Письмо писателей России (о русофобии)

В книге рассказывается история главного героя, который сталкивается с различными проблемами и препятствиями на протяжении всего своего путешествия. По пути он встречает множество второстепенных персонажей, которые играют важные роли в истории. Благодаря опыту главного героя книга исследует такие темы, как любовь, потеря, надежда и стойкость. По мере того, как главный герой преодолевает свои трудности, он усваивает ценные уроки жизни и растет как личность.


Наука и анархия

В книге рассказывается история главного героя, который сталкивается с различными проблемами и препятствиями на протяжении всего своего путешествия. По пути он встречает множество второстепенных персонажей, которые играют важные роли в истории. Благодаря опыту главного героя книга исследует такие темы, как любовь, потеря, надежда и стойкость. По мере того, как главный герой преодолевает свои трудности, он усваивает ценные уроки жизни и растет как личность.

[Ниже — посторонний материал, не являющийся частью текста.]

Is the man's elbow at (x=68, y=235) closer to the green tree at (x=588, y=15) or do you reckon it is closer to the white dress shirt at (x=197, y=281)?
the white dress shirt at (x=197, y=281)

Интервью с Уильямом Берроузом

Уильям Берроуз — каким он был и каким себя видел. Король и классик англоязычной альтернативной прозы — о себе, своем творчестве и своей жизни. Что вдохновляло его? Секс, политика, вечная «тень смерти», нависшая над каждым из нас? Или… что-то еще? Какие «мифы о Берроузе» правдивы, какие есть выдумка журналистов, а какие создатель сюрреалистической мифологии XX века сложил о себе сам? И… зачем? Перед вами — книга, в которой на эти и многие другие вопросы отвечает сам Уильям Берроуз — человек, который был способен рассказать о себе много большее, чем его кто-нибудь смел спросить.